#### Directions for this task
Copy every one of the records below word for word, but leave out the pictures.

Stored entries
---*---

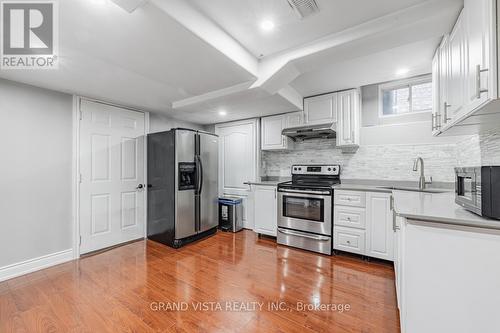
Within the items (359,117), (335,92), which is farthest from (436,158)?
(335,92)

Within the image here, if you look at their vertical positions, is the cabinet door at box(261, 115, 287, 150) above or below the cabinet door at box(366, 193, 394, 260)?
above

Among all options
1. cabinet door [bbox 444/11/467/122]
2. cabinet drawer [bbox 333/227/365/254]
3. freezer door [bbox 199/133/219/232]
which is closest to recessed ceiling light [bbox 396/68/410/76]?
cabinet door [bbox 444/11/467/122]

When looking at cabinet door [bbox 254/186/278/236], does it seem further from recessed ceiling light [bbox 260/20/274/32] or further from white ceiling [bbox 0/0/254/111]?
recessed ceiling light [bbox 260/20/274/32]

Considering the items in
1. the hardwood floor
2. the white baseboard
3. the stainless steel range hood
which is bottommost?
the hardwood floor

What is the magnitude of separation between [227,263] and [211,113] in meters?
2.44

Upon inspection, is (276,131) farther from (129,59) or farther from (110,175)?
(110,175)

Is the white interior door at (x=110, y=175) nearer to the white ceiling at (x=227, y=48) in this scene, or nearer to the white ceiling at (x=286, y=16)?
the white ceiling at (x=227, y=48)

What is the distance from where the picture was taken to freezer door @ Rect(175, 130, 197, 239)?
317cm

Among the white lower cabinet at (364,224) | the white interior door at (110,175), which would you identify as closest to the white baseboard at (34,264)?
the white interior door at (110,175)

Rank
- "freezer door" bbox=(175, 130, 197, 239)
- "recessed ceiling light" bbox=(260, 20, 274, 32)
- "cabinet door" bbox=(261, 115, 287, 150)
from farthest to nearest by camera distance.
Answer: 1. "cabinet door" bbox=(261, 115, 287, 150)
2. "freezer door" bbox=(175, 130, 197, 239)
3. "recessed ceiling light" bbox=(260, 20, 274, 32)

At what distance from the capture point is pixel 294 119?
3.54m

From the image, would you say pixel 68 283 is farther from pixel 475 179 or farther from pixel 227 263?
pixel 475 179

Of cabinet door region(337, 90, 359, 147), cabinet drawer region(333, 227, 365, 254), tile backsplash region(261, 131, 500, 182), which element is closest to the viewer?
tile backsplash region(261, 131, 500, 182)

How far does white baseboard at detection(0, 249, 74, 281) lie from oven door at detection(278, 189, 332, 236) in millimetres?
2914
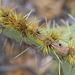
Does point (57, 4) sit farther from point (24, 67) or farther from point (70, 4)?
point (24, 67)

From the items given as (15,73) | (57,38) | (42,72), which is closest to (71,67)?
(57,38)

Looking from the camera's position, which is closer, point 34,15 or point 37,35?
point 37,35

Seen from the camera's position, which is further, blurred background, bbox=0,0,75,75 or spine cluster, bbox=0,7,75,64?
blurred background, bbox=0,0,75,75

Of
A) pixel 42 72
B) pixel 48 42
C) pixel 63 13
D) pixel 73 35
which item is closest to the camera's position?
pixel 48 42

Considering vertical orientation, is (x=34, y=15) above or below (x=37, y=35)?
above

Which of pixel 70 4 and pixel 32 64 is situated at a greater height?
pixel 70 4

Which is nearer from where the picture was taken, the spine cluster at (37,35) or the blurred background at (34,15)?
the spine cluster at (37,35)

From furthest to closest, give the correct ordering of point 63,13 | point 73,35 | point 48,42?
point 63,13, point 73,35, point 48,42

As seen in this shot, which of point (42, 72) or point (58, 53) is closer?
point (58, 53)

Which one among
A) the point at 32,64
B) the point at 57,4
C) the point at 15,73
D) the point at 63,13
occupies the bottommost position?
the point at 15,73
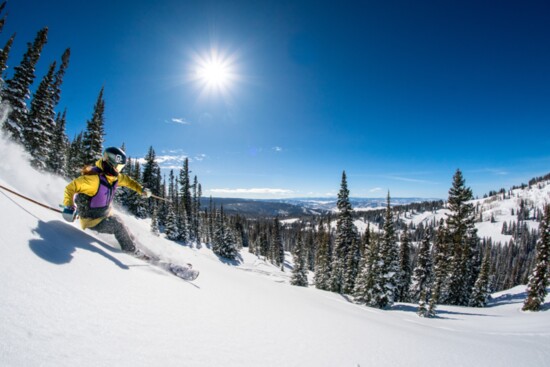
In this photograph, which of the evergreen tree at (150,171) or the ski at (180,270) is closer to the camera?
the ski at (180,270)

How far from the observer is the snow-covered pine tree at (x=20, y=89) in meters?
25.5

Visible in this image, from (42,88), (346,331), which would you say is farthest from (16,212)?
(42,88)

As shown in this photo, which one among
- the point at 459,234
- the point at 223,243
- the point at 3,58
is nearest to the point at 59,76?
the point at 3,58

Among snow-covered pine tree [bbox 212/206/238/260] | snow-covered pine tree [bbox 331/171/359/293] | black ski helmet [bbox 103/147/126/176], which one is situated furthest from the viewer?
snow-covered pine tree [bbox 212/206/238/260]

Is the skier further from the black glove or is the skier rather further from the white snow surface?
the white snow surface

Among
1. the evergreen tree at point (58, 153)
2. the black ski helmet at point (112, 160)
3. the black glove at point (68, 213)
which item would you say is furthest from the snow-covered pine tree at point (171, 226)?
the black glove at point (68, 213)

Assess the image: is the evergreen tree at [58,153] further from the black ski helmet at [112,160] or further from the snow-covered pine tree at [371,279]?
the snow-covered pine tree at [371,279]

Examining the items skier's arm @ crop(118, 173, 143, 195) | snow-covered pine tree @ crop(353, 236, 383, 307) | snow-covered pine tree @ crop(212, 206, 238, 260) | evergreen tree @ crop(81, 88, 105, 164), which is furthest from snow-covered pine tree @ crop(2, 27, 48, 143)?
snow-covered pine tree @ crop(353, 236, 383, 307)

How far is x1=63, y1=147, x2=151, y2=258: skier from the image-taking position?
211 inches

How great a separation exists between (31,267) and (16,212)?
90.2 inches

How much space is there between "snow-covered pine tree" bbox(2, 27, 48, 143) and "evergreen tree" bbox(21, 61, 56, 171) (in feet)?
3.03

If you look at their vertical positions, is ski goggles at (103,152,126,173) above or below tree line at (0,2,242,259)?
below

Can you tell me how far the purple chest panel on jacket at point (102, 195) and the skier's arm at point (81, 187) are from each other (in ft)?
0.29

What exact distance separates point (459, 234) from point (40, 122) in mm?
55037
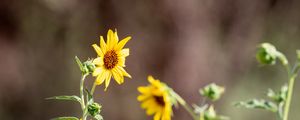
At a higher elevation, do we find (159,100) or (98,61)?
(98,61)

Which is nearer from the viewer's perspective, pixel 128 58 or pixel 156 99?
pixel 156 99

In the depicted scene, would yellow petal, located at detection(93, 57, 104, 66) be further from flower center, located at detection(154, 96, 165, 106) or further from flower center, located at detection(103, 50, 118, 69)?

---*---

#### Correct response
Within the items (359,117), (335,92), which is farthest from (436,158)?
(335,92)

Within the image here, if you look at their vertical positions, is the cabinet door at box(261, 115, 287, 150) above or below the cabinet door at box(366, 193, 394, 260)?
above

Among all options
1. cabinet door [bbox 444/11/467/122]
2. cabinet drawer [bbox 333/227/365/254]
3. freezer door [bbox 199/133/219/232]
which is closest to recessed ceiling light [bbox 396/68/410/76]?
cabinet door [bbox 444/11/467/122]

When looking at cabinet door [bbox 254/186/278/236], does it seem further from recessed ceiling light [bbox 260/20/274/32] or further from white ceiling [bbox 0/0/254/111]?
recessed ceiling light [bbox 260/20/274/32]

Considering the items in
1. the hardwood floor
2. the white baseboard
3. the stainless steel range hood
which is bottommost?
the hardwood floor

What is the magnitude of separation between [227,263] and [211,113] in meters?
2.44

Upon inspection, is (276,131) farther from (129,59) or farther from (110,175)?
(110,175)

Is the white interior door at (x=110, y=175) nearer to the white ceiling at (x=227, y=48) in this scene, or nearer to the white ceiling at (x=286, y=16)?
the white ceiling at (x=227, y=48)

What is the distance from where the picture was taken to freezer door @ Rect(175, 130, 197, 239)?
317cm

Among the white lower cabinet at (364,224) | the white interior door at (110,175), which would you identify as closest to the white baseboard at (34,264)?
the white interior door at (110,175)

Rank
- "freezer door" bbox=(175, 130, 197, 239)
- "recessed ceiling light" bbox=(260, 20, 274, 32)
- "cabinet door" bbox=(261, 115, 287, 150)
from farthest to nearest by camera distance.
Answer: 1. "cabinet door" bbox=(261, 115, 287, 150)
2. "freezer door" bbox=(175, 130, 197, 239)
3. "recessed ceiling light" bbox=(260, 20, 274, 32)

At what distance from the capture point is pixel 294 119?
3.54m

From the image, would you say pixel 68 283 is farther from pixel 475 179 or farther from pixel 227 263?
pixel 475 179

Of cabinet door region(337, 90, 359, 147), cabinet drawer region(333, 227, 365, 254), tile backsplash region(261, 131, 500, 182), which element is closest to the viewer?
tile backsplash region(261, 131, 500, 182)

How far does white baseboard at detection(0, 249, 74, 281) lie from oven door at detection(278, 189, 332, 236) in millimetres?
2914
Does point (57, 4) sit farther from point (24, 67) or farther from point (70, 4)?
point (24, 67)

From the items given as (15,73) | (57,38) | (42,72), which is closest to (71,67)?
(57,38)

Looking from the camera's position, which is closer, point 34,15 or point 37,35?
point 37,35

Seen from the camera's position, which is further, blurred background, bbox=0,0,75,75 or spine cluster, bbox=0,7,75,64?
blurred background, bbox=0,0,75,75

Of
A) pixel 42 72
B) pixel 48 42
C) pixel 63 13
D) pixel 73 35
which item is closest to the camera's position?
pixel 48 42

Considering vertical orientation, is (x=34, y=15) above or below (x=37, y=35)?
above

Which of pixel 70 4 and pixel 32 64 is situated at a greater height?
pixel 70 4

Which is nearer from where the picture was taken, the spine cluster at (37,35) or the blurred background at (34,15)?
the spine cluster at (37,35)

From furthest to closest, give the correct ordering of point 63,13 | point 73,35 | point 48,42?
point 63,13, point 73,35, point 48,42

As seen in this shot, which of point (42, 72) or point (58, 53) is closer?
point (58, 53)

Which one among
A) the point at 32,64
B) the point at 57,4
C) the point at 15,73
D) the point at 63,13
occupies the bottommost position?
the point at 15,73
In this photograph, which of the evergreen tree at (150,171) or the ski at (180,270) is closer to the camera?
the ski at (180,270)

How far from the observer is the snow-covered pine tree at (x=20, y=89) in meters?
25.5

Visible in this image, from (42,88), (346,331), which would you say is farthest from (16,212)?
(42,88)

As shown in this photo, which one among
- the point at 459,234
- the point at 223,243
- the point at 3,58
is nearest to the point at 59,76?
the point at 3,58

Among snow-covered pine tree [bbox 212/206/238/260] | snow-covered pine tree [bbox 331/171/359/293] | black ski helmet [bbox 103/147/126/176], which one is situated furthest from the viewer?
snow-covered pine tree [bbox 212/206/238/260]

Is the skier further from the black glove or is the skier rather further from the white snow surface?
the white snow surface

Among
1. the evergreen tree at point (58, 153)
2. the black ski helmet at point (112, 160)
3. the black glove at point (68, 213)
which item would you say is furthest from the snow-covered pine tree at point (171, 226)?
the black glove at point (68, 213)

Assess the image: is the evergreen tree at [58,153] further from the black ski helmet at [112,160] or further from the snow-covered pine tree at [371,279]?
the snow-covered pine tree at [371,279]

Examining the items skier's arm @ crop(118, 173, 143, 195) | snow-covered pine tree @ crop(353, 236, 383, 307) | snow-covered pine tree @ crop(212, 206, 238, 260) | evergreen tree @ crop(81, 88, 105, 164), which is furthest from snow-covered pine tree @ crop(2, 27, 48, 143)?
snow-covered pine tree @ crop(353, 236, 383, 307)

How far is x1=63, y1=147, x2=151, y2=258: skier from the image-taking position?
211 inches

How great a separation exists between (31,267) and (16,212)?
90.2 inches

How much space is there between "snow-covered pine tree" bbox(2, 27, 48, 143) and "evergreen tree" bbox(21, 61, 56, 171) (in feet)?
3.03

If you look at their vertical positions, is ski goggles at (103,152,126,173) above or below tree line at (0,2,242,259)?
below

Can you tell me how far the purple chest panel on jacket at point (102, 195) and the skier's arm at point (81, 187) are from each other (in ft)?
0.29

What exact distance separates point (459, 234) from point (40, 122) in mm?
55037
At a higher elevation, do we find (159,100) or (98,61)?
(98,61)

Which is nearer from the viewer's perspective, pixel 128 58 or pixel 156 99?
pixel 156 99

In the depicted scene, would yellow petal, located at detection(93, 57, 104, 66) be further from flower center, located at detection(154, 96, 165, 106) or further from flower center, located at detection(103, 50, 118, 69)?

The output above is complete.